The last three pigeons demonstrated no significant difference from chance in the CE classification (P579: 49.16%, P583: 49.00%, P593: 52.24%, all ps > 0.174) indicating that there was no relationship between correct and error trial pecking locations. For two pigeons, sufficient errors were made in transfer-stimuli trials enabling further analysis. For P578, we again found a significantly lower classification accuracy compared to chance [29.64%, t(9) = 12.64, p < 0.001, Cohen’s d = 3.97, Fig. 8B]. For pigeon P593, there was no association between correct and error trial pecking locations [52.70%, t(9) = 1.55, p = 0.156, Cohen’s d = 0.49]. Both pigeons, thus, showed consistent patterns in known-stimuli and transfer-stimuli trials.

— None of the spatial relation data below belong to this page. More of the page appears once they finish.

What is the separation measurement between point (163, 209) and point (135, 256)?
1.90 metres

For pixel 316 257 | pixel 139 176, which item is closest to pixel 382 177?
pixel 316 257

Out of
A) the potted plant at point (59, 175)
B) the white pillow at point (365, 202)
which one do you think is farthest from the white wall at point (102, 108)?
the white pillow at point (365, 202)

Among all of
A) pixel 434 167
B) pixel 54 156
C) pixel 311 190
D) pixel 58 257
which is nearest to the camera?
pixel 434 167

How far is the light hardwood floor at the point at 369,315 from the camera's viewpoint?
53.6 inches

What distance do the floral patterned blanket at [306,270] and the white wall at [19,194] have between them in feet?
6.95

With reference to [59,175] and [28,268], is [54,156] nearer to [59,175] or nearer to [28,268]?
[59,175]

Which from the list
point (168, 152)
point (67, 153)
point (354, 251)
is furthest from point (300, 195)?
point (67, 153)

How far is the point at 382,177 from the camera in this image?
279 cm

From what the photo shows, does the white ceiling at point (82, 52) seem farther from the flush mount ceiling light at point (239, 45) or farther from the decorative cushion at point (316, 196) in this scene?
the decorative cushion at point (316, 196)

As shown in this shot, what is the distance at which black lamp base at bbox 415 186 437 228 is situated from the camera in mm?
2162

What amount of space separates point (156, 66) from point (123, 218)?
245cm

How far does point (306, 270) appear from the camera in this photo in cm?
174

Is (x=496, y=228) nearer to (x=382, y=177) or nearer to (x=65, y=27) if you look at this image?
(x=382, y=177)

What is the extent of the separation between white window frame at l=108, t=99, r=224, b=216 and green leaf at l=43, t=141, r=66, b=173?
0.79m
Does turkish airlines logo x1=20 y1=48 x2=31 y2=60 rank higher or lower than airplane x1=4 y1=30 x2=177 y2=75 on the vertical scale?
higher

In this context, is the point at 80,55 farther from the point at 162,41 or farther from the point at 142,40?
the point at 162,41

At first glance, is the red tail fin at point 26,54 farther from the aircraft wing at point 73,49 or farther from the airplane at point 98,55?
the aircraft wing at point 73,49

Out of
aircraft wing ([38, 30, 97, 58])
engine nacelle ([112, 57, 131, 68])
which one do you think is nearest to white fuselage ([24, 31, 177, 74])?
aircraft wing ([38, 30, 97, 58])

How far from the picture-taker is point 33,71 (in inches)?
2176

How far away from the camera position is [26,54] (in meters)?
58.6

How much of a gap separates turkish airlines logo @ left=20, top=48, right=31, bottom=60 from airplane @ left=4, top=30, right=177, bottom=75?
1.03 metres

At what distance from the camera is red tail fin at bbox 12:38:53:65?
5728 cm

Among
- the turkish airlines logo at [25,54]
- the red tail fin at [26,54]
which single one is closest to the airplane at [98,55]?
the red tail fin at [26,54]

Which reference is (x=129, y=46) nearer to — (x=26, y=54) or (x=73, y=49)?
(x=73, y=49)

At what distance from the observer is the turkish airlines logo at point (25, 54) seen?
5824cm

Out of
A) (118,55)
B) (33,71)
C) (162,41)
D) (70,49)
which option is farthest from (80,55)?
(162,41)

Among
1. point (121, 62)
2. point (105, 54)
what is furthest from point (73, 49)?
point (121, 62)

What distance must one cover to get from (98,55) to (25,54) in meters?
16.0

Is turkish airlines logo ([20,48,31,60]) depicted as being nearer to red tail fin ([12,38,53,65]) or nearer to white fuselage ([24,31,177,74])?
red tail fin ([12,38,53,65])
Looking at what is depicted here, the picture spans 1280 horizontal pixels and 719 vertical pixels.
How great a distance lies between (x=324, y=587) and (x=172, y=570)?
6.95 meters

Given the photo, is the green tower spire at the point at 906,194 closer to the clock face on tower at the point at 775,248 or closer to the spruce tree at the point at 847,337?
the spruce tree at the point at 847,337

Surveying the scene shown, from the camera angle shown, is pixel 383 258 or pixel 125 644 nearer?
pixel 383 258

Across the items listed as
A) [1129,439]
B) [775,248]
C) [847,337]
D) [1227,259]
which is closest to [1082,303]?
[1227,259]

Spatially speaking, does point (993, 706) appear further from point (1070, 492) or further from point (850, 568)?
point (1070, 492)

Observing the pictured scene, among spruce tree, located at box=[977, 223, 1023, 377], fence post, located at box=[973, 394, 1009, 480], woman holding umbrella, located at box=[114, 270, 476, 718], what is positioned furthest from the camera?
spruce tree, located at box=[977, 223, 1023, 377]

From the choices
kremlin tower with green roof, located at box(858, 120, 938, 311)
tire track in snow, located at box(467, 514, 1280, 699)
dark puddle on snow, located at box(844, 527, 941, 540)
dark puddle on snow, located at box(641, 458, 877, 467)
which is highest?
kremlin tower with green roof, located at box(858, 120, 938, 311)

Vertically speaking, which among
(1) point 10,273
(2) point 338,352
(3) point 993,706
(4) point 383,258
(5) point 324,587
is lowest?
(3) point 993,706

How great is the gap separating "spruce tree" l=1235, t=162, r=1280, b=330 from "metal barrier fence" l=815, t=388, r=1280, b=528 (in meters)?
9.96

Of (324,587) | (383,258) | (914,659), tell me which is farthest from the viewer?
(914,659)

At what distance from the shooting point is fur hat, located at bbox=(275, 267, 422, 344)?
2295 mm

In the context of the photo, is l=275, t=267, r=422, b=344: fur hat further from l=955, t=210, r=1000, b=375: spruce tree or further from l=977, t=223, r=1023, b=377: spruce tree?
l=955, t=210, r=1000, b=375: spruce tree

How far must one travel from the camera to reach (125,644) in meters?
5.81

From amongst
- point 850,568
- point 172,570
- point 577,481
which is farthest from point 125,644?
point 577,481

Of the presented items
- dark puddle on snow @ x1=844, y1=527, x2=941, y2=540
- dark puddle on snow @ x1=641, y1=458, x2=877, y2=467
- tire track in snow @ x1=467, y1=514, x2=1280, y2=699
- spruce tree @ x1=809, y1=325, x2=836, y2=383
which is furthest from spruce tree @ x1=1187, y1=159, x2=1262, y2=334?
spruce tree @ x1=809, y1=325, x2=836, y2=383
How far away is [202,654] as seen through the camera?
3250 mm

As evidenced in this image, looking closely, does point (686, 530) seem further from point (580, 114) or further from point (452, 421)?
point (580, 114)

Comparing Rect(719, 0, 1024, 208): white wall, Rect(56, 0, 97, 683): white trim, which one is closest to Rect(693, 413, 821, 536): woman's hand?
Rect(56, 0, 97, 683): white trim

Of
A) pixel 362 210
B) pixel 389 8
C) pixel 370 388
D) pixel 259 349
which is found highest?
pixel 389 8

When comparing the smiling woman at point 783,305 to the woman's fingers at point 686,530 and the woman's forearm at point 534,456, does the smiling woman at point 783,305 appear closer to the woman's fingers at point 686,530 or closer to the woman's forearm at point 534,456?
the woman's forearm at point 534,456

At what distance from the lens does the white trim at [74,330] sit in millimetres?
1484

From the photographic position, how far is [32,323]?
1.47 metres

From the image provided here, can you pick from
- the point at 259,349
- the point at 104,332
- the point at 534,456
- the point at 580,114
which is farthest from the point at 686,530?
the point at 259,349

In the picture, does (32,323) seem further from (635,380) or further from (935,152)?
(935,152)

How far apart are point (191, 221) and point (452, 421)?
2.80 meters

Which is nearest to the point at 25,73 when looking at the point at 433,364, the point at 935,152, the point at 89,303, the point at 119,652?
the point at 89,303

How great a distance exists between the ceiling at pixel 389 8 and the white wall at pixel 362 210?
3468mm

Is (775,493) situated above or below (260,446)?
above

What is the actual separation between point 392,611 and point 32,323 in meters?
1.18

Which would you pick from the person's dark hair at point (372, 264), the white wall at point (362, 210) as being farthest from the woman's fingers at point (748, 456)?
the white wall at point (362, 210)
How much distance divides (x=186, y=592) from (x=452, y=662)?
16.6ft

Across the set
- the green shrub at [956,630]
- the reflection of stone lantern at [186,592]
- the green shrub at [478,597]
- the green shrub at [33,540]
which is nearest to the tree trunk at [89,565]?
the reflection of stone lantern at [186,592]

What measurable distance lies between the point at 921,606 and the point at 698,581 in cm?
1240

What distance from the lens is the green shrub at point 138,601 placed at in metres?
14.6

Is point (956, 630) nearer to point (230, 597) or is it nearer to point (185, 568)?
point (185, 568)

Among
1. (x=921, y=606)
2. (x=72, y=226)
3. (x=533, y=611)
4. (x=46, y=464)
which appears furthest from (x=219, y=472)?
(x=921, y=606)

Error–error or EE classification in which the classifier was both trained and tested on pecking events during erroneous trials could be performed for all animals in known-stimuli trials. Aim of the analysis was to quantify the internal consistency in pecking during error trials. It was above chance for five of the eight animals (P580: 63.16%, P582: 61.64%, P583: 74.44%, P592: 57.52%, P599: 72.96%, all ps < 0.004) indicating that pecking locations in error trials were to a certain degree consistent rather than random. A consistent response pattern in error trials was predominantly found in birds in which the C–E classification also yielded above or below chance level results, validating our interpretation of the pecking behavior during error trials. For pigeons P578, 579 and P593, no significant difference from chance could be found (all ps > 0.025). For pigeons P578 and P593, there were sufficient error events in transfer-stimuli trials to allow for EE classification. Interestingly, classification accuracy was above chance for pigeon P578 [67.6%, t(9) = 5.95, p < 0.001] in known-stimuli trials. For pigeon 593, it remained at chance level [53.92%, t(9) = 1.29, p = 0.228].